==== PROVIDED DATA

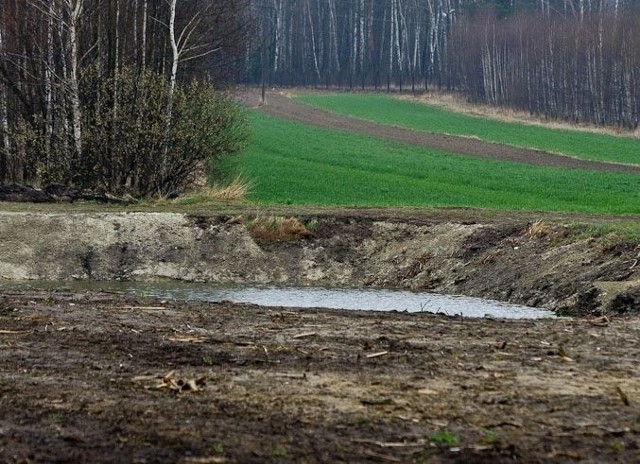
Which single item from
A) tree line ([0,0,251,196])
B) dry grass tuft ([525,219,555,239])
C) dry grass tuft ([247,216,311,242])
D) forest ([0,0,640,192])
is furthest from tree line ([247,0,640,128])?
dry grass tuft ([525,219,555,239])

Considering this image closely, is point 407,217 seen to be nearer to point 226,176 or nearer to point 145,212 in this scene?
point 145,212

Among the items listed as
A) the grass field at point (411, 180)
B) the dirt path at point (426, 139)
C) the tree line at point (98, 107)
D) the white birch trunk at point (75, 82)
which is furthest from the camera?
the dirt path at point (426, 139)

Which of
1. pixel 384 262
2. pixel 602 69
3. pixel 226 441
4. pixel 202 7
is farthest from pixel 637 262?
pixel 602 69

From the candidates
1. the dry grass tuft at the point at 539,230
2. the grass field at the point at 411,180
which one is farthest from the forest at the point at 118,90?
the dry grass tuft at the point at 539,230

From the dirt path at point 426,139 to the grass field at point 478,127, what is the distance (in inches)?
58.5

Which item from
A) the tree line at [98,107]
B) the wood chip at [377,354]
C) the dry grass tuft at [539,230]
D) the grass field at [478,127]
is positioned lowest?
the grass field at [478,127]

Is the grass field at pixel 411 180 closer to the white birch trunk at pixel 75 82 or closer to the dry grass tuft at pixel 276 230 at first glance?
the white birch trunk at pixel 75 82

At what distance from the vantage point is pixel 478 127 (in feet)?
220

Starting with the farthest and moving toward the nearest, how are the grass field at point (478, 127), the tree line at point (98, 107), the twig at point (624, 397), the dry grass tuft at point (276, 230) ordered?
1. the grass field at point (478, 127)
2. the tree line at point (98, 107)
3. the dry grass tuft at point (276, 230)
4. the twig at point (624, 397)

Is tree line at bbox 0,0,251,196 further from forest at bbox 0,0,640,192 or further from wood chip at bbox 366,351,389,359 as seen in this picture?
wood chip at bbox 366,351,389,359

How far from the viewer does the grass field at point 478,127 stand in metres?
52.2

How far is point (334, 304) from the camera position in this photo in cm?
1656

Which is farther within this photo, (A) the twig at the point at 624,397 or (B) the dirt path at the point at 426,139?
(B) the dirt path at the point at 426,139

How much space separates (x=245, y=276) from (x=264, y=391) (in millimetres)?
12485
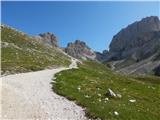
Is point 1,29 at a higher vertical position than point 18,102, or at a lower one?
higher

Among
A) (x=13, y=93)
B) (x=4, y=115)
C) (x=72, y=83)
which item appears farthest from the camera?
(x=72, y=83)

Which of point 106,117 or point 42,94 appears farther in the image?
point 42,94

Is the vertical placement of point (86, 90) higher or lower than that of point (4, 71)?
lower

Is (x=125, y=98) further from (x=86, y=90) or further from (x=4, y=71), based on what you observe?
(x=4, y=71)

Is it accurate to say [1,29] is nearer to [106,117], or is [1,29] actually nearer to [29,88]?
[29,88]

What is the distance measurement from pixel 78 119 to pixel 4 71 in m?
29.3

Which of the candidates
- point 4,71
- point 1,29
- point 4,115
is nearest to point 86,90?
point 4,115

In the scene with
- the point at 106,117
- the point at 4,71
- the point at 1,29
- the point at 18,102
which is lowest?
the point at 106,117

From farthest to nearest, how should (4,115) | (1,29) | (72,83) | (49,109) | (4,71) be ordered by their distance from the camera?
(1,29), (4,71), (72,83), (49,109), (4,115)

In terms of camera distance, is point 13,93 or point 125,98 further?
point 125,98

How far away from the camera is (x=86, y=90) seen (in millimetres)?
40000

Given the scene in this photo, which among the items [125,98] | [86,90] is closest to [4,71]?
[86,90]

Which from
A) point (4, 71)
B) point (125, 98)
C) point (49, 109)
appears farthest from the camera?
point (4, 71)

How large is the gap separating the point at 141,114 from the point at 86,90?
35.2ft
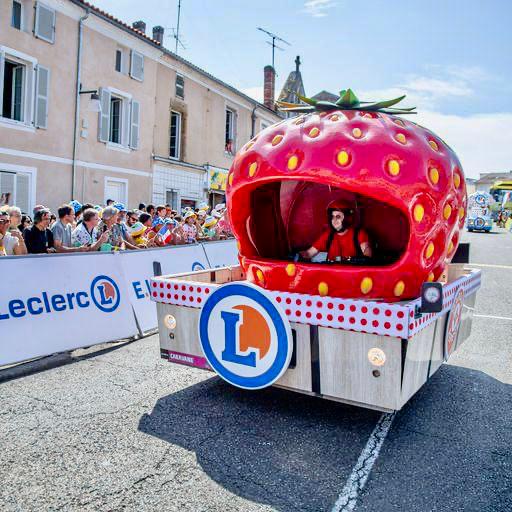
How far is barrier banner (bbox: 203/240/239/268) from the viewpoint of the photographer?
8.30 m

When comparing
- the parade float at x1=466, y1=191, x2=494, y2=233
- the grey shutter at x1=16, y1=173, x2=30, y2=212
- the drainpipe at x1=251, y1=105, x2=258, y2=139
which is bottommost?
the grey shutter at x1=16, y1=173, x2=30, y2=212

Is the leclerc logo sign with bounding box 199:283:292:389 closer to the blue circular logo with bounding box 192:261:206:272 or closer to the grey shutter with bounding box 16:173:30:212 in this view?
the blue circular logo with bounding box 192:261:206:272

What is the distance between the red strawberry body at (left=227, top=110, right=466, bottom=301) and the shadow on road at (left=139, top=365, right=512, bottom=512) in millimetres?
965

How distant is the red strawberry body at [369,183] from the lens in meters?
3.31

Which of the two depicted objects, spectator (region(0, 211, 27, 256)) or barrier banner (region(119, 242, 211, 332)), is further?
barrier banner (region(119, 242, 211, 332))

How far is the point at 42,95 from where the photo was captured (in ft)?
45.2

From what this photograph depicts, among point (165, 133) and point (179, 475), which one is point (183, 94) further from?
point (179, 475)

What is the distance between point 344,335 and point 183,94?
1876 cm

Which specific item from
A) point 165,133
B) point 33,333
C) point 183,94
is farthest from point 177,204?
point 33,333

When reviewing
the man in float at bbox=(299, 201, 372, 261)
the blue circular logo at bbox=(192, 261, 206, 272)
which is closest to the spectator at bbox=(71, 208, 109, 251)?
the blue circular logo at bbox=(192, 261, 206, 272)

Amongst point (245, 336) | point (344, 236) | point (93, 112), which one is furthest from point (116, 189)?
point (245, 336)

========

TASK: Leave out the pictures and return every record word for word.

CORRECT ANSWER:
Which single item from
A) tree line ([0,0,251,196])
B) dry grass tuft ([525,219,555,239])
C) dry grass tuft ([247,216,311,242])
D) forest ([0,0,640,192])
is furthest from tree line ([247,0,640,128])?
dry grass tuft ([525,219,555,239])

Considering this image closely, is point 407,217 seen to be nearer to point 226,176 or nearer to point 145,212 in this scene?
point 145,212

Among the items listed as
A) the grass field at point (411, 180)
B) the dirt path at point (426, 139)
C) the tree line at point (98, 107)
D) the white birch trunk at point (75, 82)
which is furthest from the camera?
the dirt path at point (426, 139)

Which of
1. pixel 384 262
2. pixel 602 69
3. pixel 226 441
4. pixel 202 7
is farthest from pixel 637 262?
pixel 602 69

From the candidates
1. the dry grass tuft at the point at 539,230
2. the grass field at the point at 411,180
which one is farthest from the forest at the point at 118,90?
the dry grass tuft at the point at 539,230

From the dirt path at point 426,139 to the grass field at point 478,127, what is the distance (in inches)?
58.5

Which item from
A) the tree line at [98,107]
B) the wood chip at [377,354]
C) the dry grass tuft at [539,230]
D) the grass field at [478,127]
is positioned lowest?
the grass field at [478,127]

Is the grass field at pixel 411 180 closer to the white birch trunk at pixel 75 82 or closer to the dry grass tuft at pixel 276 230 at first glance?
the white birch trunk at pixel 75 82

At what distance from the vantage point is pixel 478 127 (in feet)?
220

Starting with the farthest and moving toward the nearest, how are the grass field at point (478, 127), the tree line at point (98, 107), the twig at point (624, 397), the dry grass tuft at point (276, 230) ordered?
1. the grass field at point (478, 127)
2. the tree line at point (98, 107)
3. the dry grass tuft at point (276, 230)
4. the twig at point (624, 397)

Is tree line at bbox 0,0,251,196 further from forest at bbox 0,0,640,192 or further from wood chip at bbox 366,351,389,359 as seen in this picture?
wood chip at bbox 366,351,389,359

How far from the viewer does the grass field at point 478,127 stand in metres?
52.2

How far is point (334, 304) from the camera position in this photo in cm?
1656

Which is farther within this photo, (A) the twig at the point at 624,397 or (B) the dirt path at the point at 426,139?
(B) the dirt path at the point at 426,139

How much space separates (x=245, y=276) from (x=264, y=391) (in millimetres)?
12485
Is point 1,29 at a higher vertical position than point 18,102, or at a lower one?
higher

Among
A) (x=13, y=93)
B) (x=4, y=115)
C) (x=72, y=83)
which item appears farthest from the camera?
(x=72, y=83)

Which of point 106,117 or point 42,94 appears farther in the image?
point 42,94

Is the vertical placement of point (86, 90) higher or lower than that of point (4, 71)?
lower

Is (x=125, y=98) further from (x=86, y=90) or further from (x=4, y=71), based on what you observe?
(x=4, y=71)

Is it accurate to say [1,29] is nearer to [106,117], or is [1,29] actually nearer to [29,88]?
[29,88]

What is the distance measurement from pixel 78 119 to pixel 4 71 in m?
29.3

Which of the candidates
- point 4,71
- point 1,29
- point 4,115
is nearest to point 86,90?
point 4,115

In the scene with
- the point at 106,117
- the point at 4,71
- the point at 1,29
- the point at 18,102
which is lowest?
the point at 106,117

From farthest to nearest, how should (4,115) | (1,29) | (72,83) | (49,109) | (4,71) be ordered by their distance from the camera?
(1,29), (4,71), (72,83), (49,109), (4,115)

In terms of camera distance, is point 13,93 or point 125,98 further?
point 125,98

How far away from the camera is (x=86, y=90) seen (in millimetres)?
40000

Given the scene in this photo, which among the items [125,98] | [86,90] is closest to [4,71]?
[86,90]

Which from
A) point (4, 71)
B) point (125, 98)
C) point (49, 109)
appears farthest from the camera?
point (4, 71)

How large is the gap separating the point at 141,114 from the point at 86,90?
35.2ft
How far is barrier banner (bbox: 203/240/239/268) from the viewpoint of the photographer?
8.30 m

When comparing
- the parade float at x1=466, y1=191, x2=494, y2=233
- the grey shutter at x1=16, y1=173, x2=30, y2=212
- the drainpipe at x1=251, y1=105, x2=258, y2=139
which is bottommost?
the grey shutter at x1=16, y1=173, x2=30, y2=212

Is the leclerc logo sign with bounding box 199:283:292:389 closer to the blue circular logo with bounding box 192:261:206:272 or closer to the grey shutter with bounding box 16:173:30:212 in this view?
the blue circular logo with bounding box 192:261:206:272

What is the distance between the red strawberry body at (left=227, top=110, right=466, bottom=301) and the shadow on road at (left=139, top=365, right=512, bottom=512) in millimetres?
965

How distant is the red strawberry body at [369,183] from the lens in meters?
3.31

Which of the two depicted objects, spectator (region(0, 211, 27, 256)) or barrier banner (region(119, 242, 211, 332)), is further?
barrier banner (region(119, 242, 211, 332))

How far is the point at 42,95 from where the photo was captured (in ft)?
45.2

From what this photograph depicts, among point (165, 133) and point (179, 475), which one is point (183, 94) further from?
point (179, 475)

What is the distance between point 344,335 and point 183,94?
1876 cm

Which specific item from
A) point 165,133
B) point 33,333
C) point 183,94
is farthest from point 177,204?
point 33,333

When reviewing
the man in float at bbox=(299, 201, 372, 261)
the blue circular logo at bbox=(192, 261, 206, 272)
which is closest to the spectator at bbox=(71, 208, 109, 251)?
the blue circular logo at bbox=(192, 261, 206, 272)

Amongst point (245, 336) | point (344, 236) | point (93, 112), which one is furthest from point (116, 189)?
point (245, 336)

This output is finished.